----- INFORMATION GIVEN -----
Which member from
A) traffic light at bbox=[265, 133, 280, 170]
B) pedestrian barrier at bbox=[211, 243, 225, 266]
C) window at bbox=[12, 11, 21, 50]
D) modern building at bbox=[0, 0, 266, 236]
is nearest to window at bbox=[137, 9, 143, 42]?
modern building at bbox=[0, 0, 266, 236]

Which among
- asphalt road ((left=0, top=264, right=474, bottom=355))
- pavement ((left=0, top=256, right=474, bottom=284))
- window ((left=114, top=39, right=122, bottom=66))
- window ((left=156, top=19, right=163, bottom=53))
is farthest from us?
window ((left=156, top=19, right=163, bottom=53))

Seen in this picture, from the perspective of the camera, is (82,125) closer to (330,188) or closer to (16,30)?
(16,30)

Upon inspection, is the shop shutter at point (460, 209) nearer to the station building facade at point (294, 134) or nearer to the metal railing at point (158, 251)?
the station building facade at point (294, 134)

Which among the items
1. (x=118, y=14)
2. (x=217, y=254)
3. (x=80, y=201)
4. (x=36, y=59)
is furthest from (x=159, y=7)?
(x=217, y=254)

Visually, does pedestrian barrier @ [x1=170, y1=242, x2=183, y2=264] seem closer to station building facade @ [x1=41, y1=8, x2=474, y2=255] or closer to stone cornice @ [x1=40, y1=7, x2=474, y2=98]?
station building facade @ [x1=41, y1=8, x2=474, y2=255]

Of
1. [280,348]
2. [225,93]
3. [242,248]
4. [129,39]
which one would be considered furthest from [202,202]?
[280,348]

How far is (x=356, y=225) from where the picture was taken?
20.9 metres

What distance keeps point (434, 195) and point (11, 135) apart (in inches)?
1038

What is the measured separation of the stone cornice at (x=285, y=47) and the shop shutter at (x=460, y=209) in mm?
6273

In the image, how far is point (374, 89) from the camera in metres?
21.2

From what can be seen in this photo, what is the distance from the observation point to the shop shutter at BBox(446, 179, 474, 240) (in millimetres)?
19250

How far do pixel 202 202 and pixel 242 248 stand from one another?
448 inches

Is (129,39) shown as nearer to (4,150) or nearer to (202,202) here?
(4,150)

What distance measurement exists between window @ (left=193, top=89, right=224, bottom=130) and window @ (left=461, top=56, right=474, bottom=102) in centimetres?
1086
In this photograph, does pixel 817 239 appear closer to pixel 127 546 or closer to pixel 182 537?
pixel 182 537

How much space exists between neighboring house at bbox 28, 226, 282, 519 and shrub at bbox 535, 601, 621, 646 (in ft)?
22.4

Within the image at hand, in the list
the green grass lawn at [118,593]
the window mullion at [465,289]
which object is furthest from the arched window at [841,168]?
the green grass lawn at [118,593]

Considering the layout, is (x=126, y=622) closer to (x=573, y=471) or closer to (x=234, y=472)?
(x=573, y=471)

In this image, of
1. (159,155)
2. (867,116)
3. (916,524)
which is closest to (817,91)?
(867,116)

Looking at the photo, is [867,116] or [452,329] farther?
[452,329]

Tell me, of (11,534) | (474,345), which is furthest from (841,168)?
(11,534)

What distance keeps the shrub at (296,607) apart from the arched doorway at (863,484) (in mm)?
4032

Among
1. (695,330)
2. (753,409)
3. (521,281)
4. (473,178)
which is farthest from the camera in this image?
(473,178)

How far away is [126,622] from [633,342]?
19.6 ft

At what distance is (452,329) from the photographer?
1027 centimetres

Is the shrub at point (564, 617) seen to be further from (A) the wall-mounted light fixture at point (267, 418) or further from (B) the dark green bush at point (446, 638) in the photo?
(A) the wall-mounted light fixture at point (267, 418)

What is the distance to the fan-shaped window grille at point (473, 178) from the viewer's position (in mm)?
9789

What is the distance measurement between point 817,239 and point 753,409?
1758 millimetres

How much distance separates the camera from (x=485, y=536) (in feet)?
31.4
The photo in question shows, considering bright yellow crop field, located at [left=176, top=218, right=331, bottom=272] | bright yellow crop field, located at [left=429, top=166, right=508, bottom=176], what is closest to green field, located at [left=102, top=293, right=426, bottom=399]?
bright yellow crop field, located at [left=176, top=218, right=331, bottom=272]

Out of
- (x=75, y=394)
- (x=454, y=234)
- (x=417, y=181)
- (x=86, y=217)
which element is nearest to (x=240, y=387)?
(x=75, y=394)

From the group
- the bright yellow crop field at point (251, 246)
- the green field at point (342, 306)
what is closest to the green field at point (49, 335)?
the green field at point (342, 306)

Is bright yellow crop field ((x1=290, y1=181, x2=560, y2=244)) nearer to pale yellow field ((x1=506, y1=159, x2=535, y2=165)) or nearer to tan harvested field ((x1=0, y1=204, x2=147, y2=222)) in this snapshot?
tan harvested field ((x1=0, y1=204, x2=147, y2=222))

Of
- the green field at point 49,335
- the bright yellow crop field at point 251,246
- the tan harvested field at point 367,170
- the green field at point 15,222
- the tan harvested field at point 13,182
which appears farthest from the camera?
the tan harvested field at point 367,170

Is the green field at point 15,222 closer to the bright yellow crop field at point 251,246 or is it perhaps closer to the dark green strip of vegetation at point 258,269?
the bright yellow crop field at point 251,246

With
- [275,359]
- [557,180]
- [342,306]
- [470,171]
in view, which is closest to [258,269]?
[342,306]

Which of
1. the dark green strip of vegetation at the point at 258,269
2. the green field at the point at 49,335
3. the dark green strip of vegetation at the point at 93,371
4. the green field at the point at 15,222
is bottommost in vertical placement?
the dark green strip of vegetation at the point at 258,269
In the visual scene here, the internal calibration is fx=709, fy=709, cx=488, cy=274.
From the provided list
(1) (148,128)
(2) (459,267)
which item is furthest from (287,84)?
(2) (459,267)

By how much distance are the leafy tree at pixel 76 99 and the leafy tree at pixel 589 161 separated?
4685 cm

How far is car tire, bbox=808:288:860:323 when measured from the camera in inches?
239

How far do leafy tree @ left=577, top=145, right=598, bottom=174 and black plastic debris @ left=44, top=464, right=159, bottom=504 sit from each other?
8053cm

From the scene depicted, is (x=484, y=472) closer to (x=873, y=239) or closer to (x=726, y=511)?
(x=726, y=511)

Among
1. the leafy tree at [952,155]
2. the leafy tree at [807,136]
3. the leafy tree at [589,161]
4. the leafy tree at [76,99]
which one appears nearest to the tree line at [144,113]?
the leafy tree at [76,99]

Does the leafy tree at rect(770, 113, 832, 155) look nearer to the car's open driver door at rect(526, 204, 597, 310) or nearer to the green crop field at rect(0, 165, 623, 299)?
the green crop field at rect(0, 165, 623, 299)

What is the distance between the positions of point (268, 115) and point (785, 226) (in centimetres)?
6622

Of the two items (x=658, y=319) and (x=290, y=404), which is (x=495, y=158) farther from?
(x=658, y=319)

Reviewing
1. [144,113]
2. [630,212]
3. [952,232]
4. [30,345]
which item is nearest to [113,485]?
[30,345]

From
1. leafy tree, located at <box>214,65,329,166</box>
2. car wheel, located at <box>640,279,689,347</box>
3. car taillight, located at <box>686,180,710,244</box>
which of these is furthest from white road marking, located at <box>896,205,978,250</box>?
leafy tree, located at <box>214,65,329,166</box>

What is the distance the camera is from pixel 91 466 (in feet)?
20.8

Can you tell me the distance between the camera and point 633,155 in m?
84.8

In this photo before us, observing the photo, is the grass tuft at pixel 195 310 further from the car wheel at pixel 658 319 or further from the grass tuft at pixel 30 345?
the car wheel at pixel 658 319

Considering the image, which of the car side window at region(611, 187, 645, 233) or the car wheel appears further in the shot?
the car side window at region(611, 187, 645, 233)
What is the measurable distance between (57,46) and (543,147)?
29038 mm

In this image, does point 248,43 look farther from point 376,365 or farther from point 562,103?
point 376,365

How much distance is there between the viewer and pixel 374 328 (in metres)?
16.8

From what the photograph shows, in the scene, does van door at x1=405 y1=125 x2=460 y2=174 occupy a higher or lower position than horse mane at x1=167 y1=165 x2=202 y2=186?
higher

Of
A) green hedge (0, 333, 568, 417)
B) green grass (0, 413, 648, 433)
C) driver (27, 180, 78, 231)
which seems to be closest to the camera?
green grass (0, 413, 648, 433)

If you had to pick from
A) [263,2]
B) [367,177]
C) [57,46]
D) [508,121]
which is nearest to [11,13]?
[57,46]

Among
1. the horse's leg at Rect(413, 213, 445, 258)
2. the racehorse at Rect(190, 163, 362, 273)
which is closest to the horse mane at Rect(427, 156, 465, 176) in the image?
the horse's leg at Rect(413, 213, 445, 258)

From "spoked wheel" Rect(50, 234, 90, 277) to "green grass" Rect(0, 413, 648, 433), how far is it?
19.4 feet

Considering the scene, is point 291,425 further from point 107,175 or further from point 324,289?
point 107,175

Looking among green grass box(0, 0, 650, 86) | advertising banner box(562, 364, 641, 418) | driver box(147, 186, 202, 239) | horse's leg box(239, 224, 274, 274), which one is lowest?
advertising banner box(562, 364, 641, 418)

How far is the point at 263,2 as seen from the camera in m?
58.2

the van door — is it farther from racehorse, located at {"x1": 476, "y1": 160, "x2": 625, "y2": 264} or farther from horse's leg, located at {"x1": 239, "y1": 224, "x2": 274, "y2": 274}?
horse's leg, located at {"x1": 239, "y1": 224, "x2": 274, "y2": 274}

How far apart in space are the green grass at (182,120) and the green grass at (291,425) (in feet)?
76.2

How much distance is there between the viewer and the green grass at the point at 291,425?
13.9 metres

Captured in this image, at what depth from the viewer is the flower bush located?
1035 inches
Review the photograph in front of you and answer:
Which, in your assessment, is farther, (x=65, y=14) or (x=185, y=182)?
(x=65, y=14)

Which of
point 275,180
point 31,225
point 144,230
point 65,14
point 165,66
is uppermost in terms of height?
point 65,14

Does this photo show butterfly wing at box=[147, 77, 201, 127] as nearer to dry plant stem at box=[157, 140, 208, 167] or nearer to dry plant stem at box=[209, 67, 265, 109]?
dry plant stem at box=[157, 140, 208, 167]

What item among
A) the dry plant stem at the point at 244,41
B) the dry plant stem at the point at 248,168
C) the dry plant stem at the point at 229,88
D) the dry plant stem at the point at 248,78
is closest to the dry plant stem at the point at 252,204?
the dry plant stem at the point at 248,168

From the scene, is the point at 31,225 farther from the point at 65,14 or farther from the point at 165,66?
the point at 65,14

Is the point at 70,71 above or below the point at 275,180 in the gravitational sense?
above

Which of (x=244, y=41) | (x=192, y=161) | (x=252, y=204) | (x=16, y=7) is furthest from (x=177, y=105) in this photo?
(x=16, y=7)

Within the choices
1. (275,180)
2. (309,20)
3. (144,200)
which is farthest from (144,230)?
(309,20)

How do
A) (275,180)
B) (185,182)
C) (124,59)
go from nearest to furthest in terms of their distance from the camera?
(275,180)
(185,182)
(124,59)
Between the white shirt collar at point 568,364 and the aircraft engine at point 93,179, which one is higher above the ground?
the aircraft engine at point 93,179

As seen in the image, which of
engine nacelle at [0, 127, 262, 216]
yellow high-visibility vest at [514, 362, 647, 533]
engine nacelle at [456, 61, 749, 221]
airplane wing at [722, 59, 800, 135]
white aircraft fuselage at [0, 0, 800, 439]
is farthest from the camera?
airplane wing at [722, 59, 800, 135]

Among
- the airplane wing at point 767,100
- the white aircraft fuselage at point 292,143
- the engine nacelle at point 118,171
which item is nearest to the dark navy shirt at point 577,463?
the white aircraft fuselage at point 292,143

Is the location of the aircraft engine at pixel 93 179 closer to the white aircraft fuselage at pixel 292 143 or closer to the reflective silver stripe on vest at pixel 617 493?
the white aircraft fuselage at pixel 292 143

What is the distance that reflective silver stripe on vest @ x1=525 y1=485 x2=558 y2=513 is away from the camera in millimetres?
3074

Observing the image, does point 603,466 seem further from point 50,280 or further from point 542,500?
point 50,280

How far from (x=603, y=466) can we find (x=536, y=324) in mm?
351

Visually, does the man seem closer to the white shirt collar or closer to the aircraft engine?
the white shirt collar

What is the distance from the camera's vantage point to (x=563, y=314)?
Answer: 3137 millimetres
-----
• STATED GOAL: Return exactly, and only, the line containing "Between the white" and every line after it through the end of the material.

• CORRECT RESULT:
Between the white shirt collar at point 568,364 and the aircraft engine at point 93,179, which one is higher above the ground?
the aircraft engine at point 93,179

As seen in the image, which of
engine nacelle at [0, 127, 262, 216]
yellow high-visibility vest at [514, 362, 647, 533]
engine nacelle at [456, 61, 749, 221]
airplane wing at [722, 59, 800, 135]
white aircraft fuselage at [0, 0, 800, 439]
is farthest from the camera?
airplane wing at [722, 59, 800, 135]

Among
- the airplane wing at point 767,100
- the white aircraft fuselage at point 292,143
- the engine nacelle at point 118,171
which item is nearest to the dark navy shirt at point 577,463?
the white aircraft fuselage at point 292,143

Is the location of the aircraft engine at pixel 93 179 closer to the white aircraft fuselage at pixel 292 143 or closer to the reflective silver stripe on vest at pixel 617 493?
the white aircraft fuselage at pixel 292 143

What is the distance that reflective silver stripe on vest @ x1=525 y1=485 x2=558 y2=513 is away from the camera in millimetres?
3074

Observing the image, does point 603,466 seem further from point 50,280 or further from point 542,500?
point 50,280

How far from (x=603, y=466) can we find (x=536, y=324) in mm?
351

Visually, does the man seem closer to the white shirt collar or closer to the aircraft engine?
the white shirt collar

What is the distance from the camera's vantage point to (x=563, y=314)?
Answer: 3137 millimetres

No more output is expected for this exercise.